┏━━
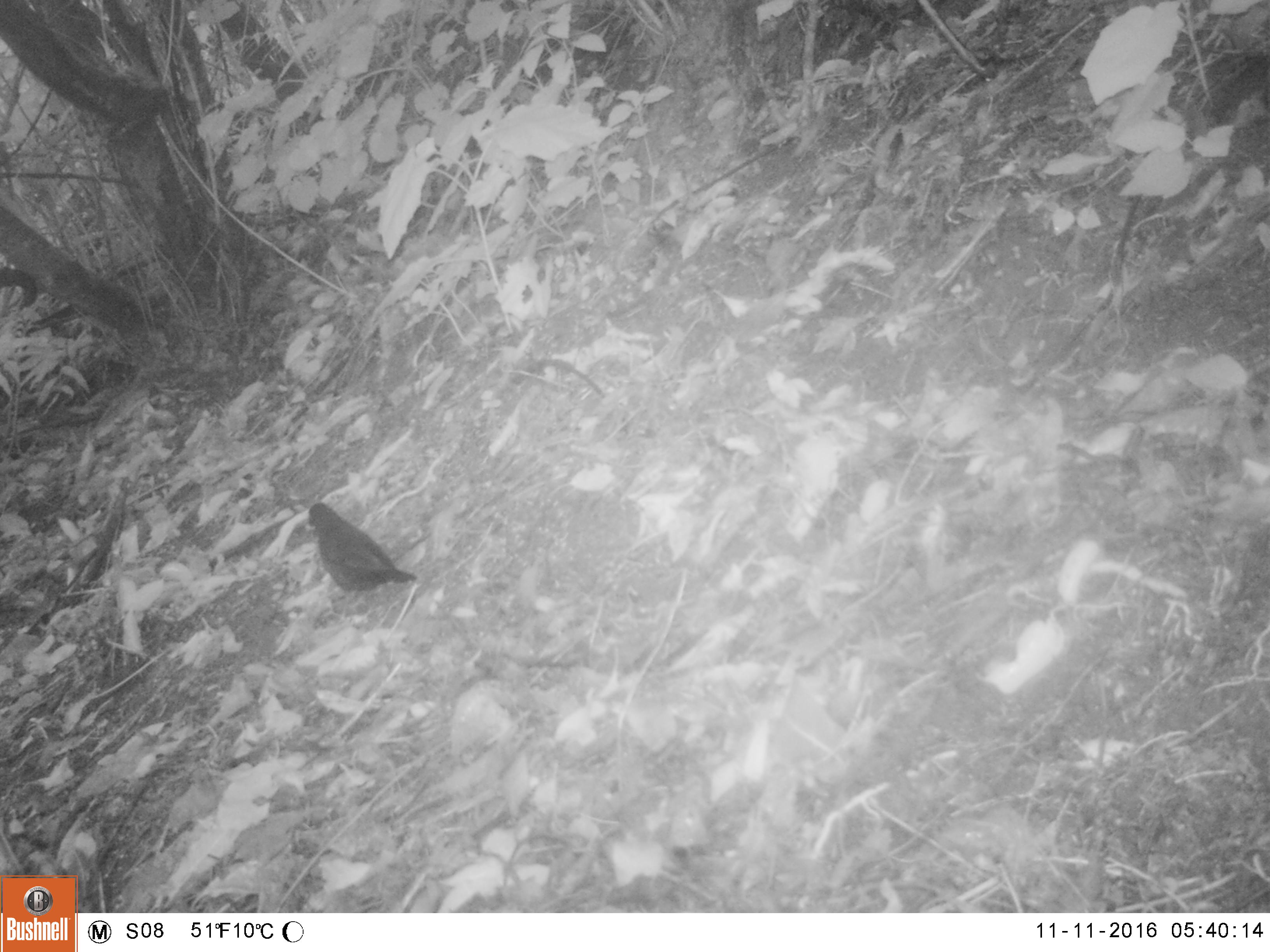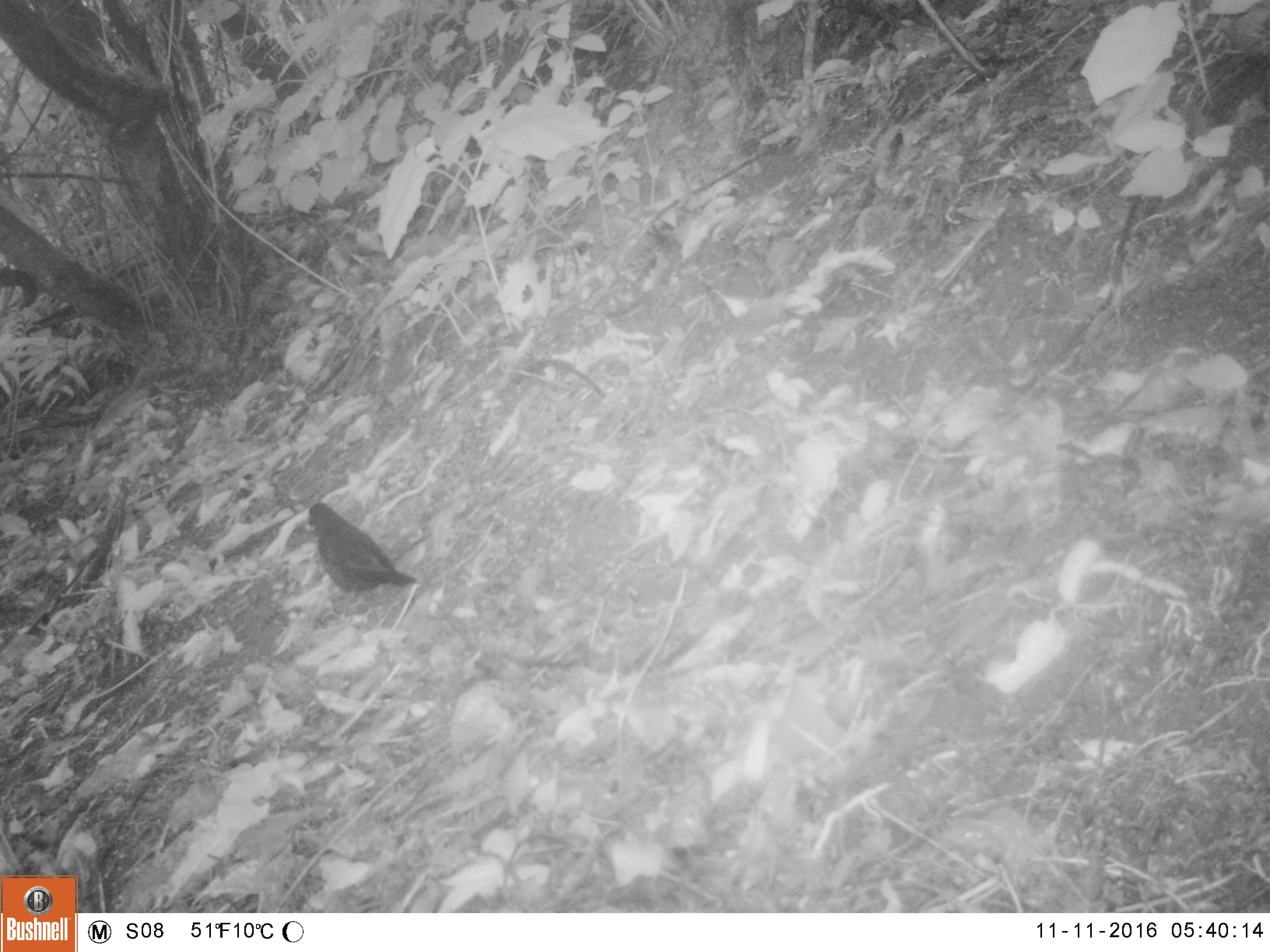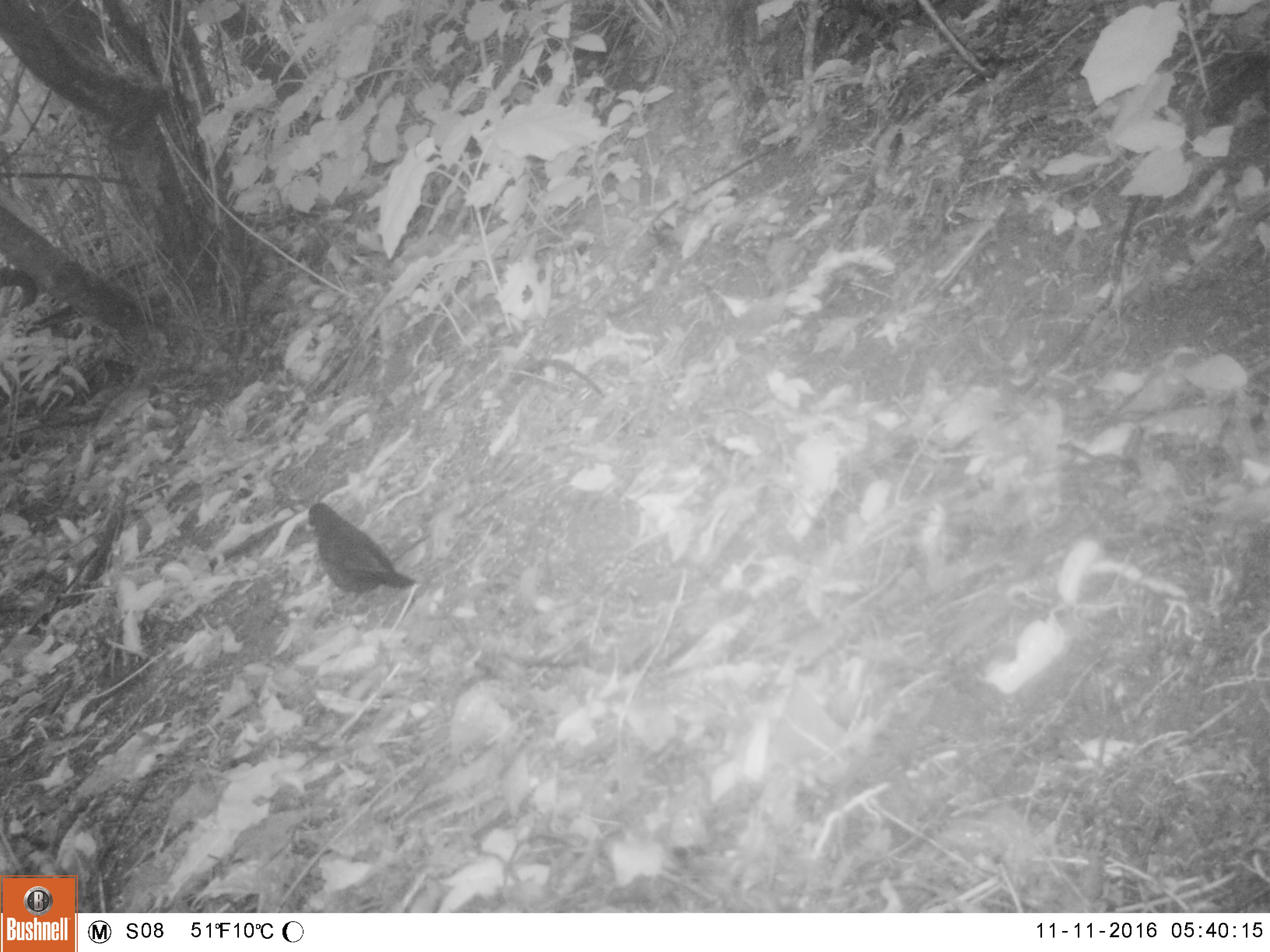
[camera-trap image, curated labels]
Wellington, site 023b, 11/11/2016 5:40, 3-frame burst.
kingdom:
┗━━
Problem requirements: In your output, repeat the listing above exactly and include none of the pictures.

Solution:
[camera-trap image, curated labels]
Wellington, site 023b, 11/11/2016 5:40, 3-frame burst.
kingdom:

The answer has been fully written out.